Elisa Iturbe
Assistant Professor of Architecture

Elisa Iturbe is an architectural designer, writer, and educator. Her work studies the relationship between energy, power, and form, with a focus on how the adoption of fossil fuels changed the spatial organization of the built environment, producing an urban and architectural paradigm unique to the carbon age—carbon form.

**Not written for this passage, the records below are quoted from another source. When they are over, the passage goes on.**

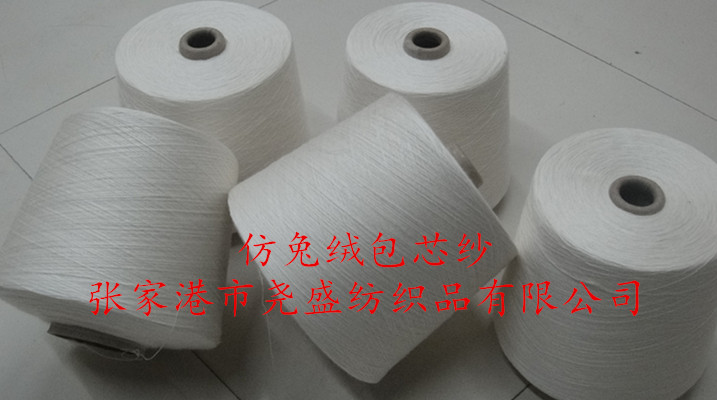 工廠直銷毛織毛衫抗起球包芯紗 長毛包芯紗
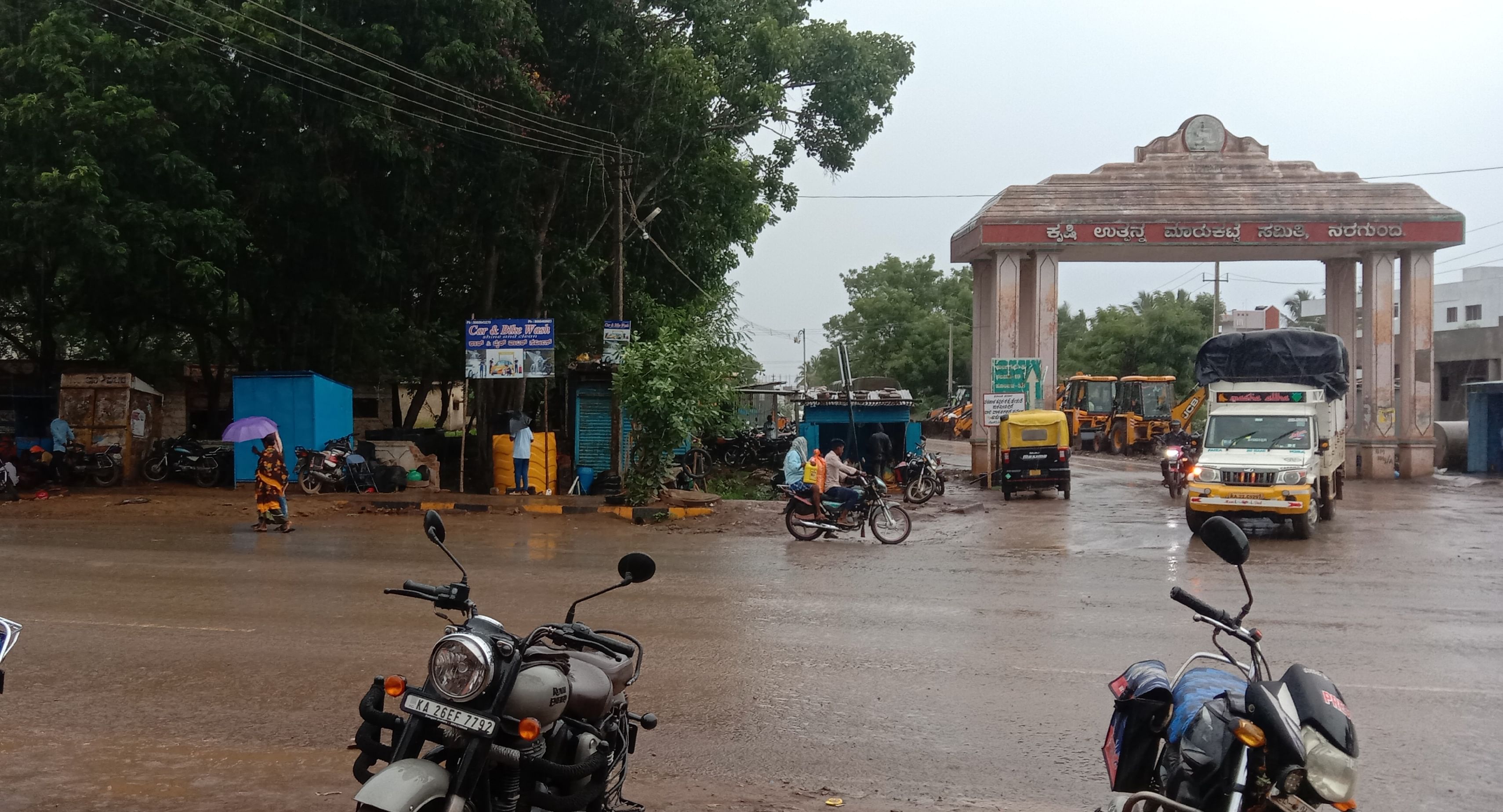 ನರಗುಂದದದಲ್ಲಿ ಬುಧವಾರ ಮಳೆ ಸುರಿಯಿತು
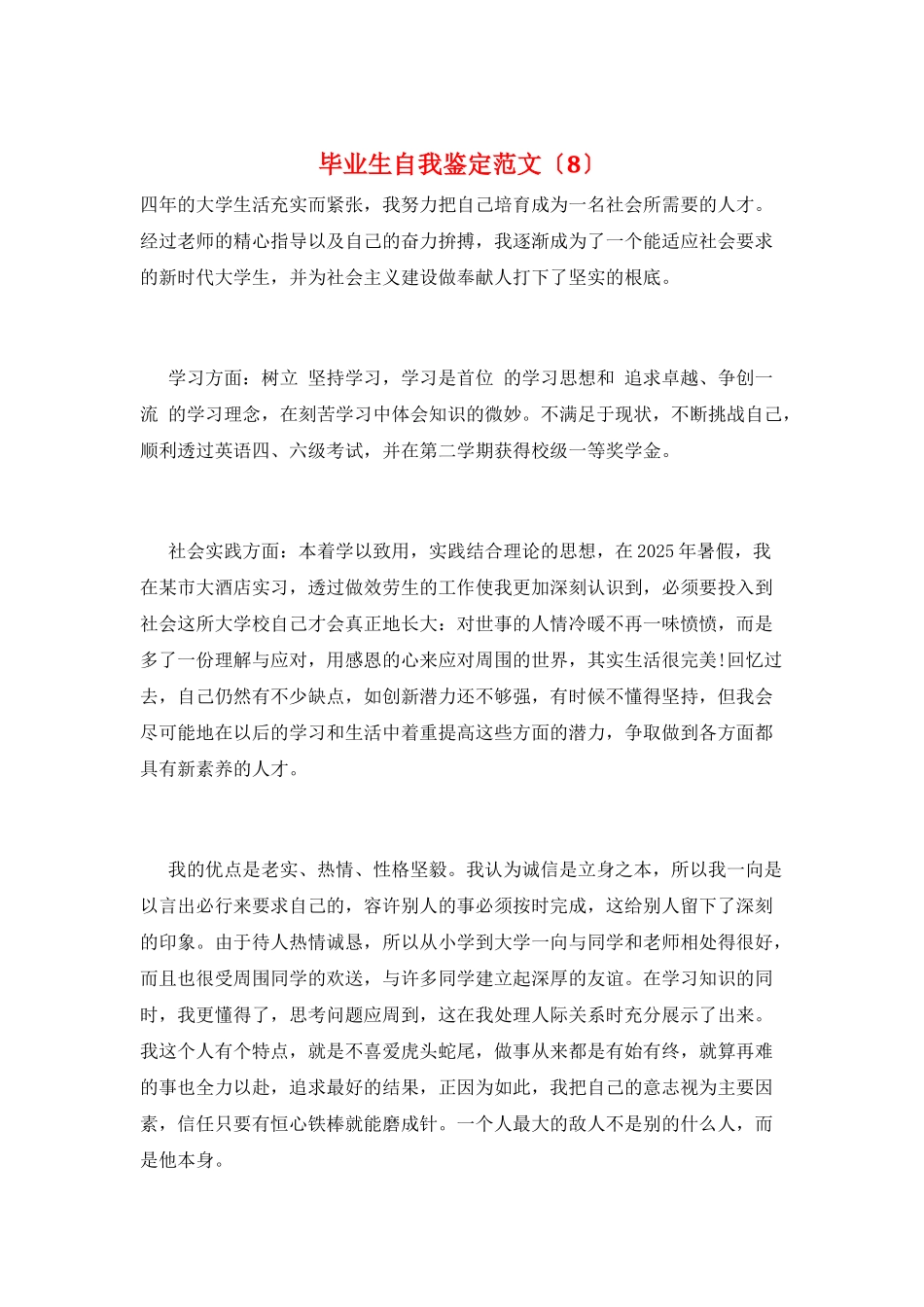 毕业生自我鉴定范文(8)_第1页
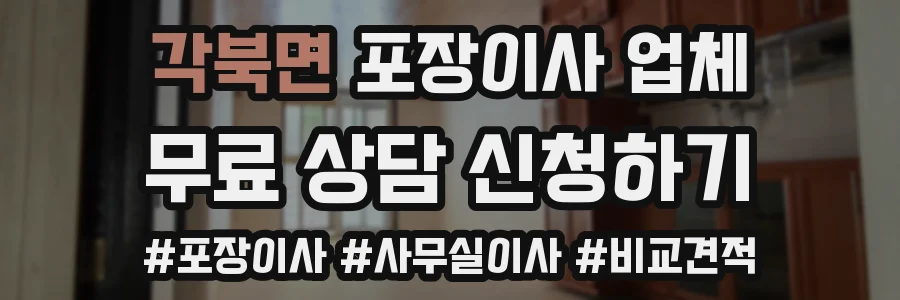 각북면 포장이사 업체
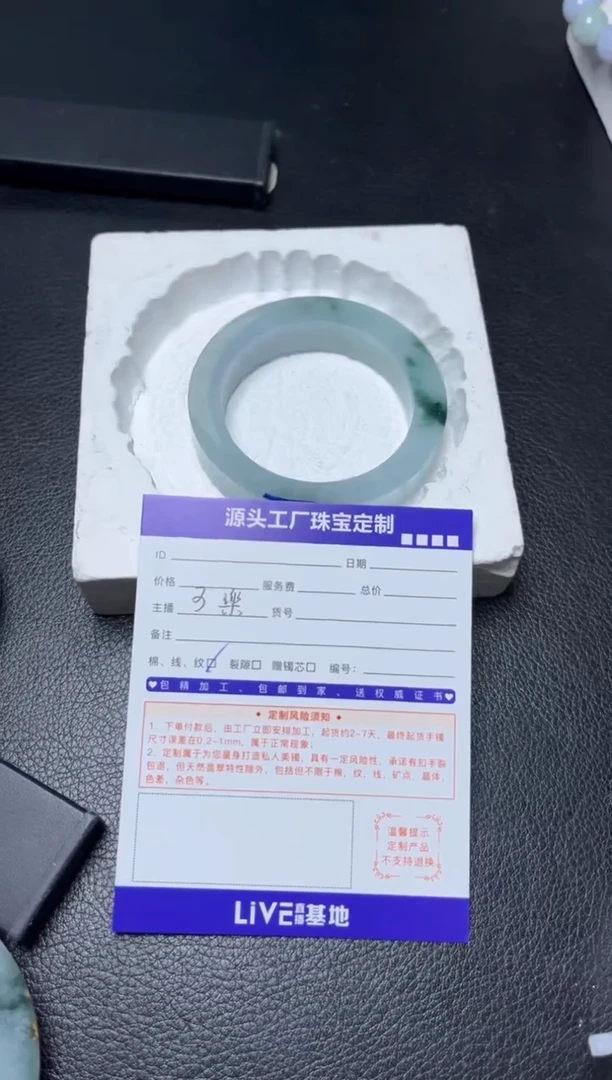 未镶嵌手镯定制翡翠来****女定制不退不换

Iturbe’s theory of carbon form first appeared in Log 47, titled “Overcoming Carbon Form,” which she guest-edited in 2019. The lead essay, “Architecture and the Death of Carbon Modernity” was awarded the Pierre Vago Journalism award in 2020. This conceptual framework for that issue laid the foundation for the co-curated and co-produced exhibition Confronting Carbon Form at The Cooper Union, which exhibited original works in various media that work together to define the spatial concepts of the carbon age. Her writings on this topic have been published widely in journals such as Log, AA Files, Perspecta, New York Review of Architecture, E-Flux, Antagonismos, as well as several essay anthologies. She also co-wrote a book with Peter Eisenman titled Lateness.
Iturbe is currently Assistant Professor of Architecture at Harvard University’s Graduate School of Design and was previously Assistant Professor at The Cooper Union. She has also taught courses on carbon modernity and formal analysis the Yale School of Architecture and Cornell AAP. Her work has been supported by the Graham Foundation and the New York State Council for the Arts, and she was awarded a MacDowell Fellowship in 2024.
She is a graduate of Yale’s dual degree program, where she earned a Master’s in Architecture from the Yale School of Architecture and a Master’s in Environmental Management from the Yale School of the Environment. She is co-founder of Outside Development, a design and research practice.